> **Data extracts**:

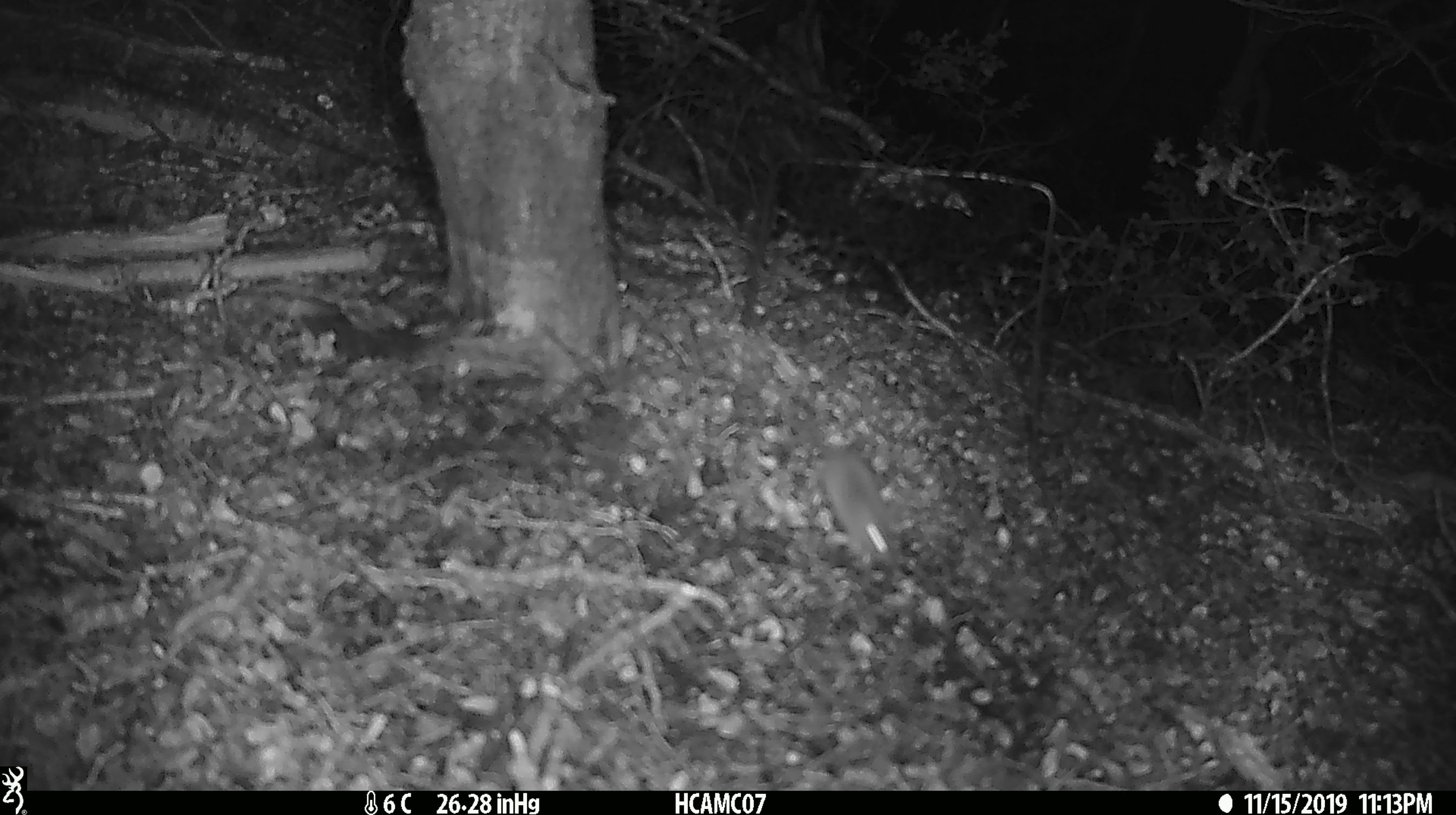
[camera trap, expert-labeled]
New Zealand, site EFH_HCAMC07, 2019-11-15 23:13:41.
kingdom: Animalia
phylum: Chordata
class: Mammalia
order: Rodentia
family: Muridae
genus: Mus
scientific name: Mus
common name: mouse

> **Instructions to follow**: Please reproduce the listing exactly, leaving out any pictures.

> **Exercise result**:
[camera trap, expert-labeled]
New Zealand, site EFH_HCAMC07, 2019-11-15 23:13:41.
kingdom: Animalia
phylum: Chordata
class: Mammalia
order: Rodentia
family: Muridae
genus: Mus
scientific name: Mus
common name: mouse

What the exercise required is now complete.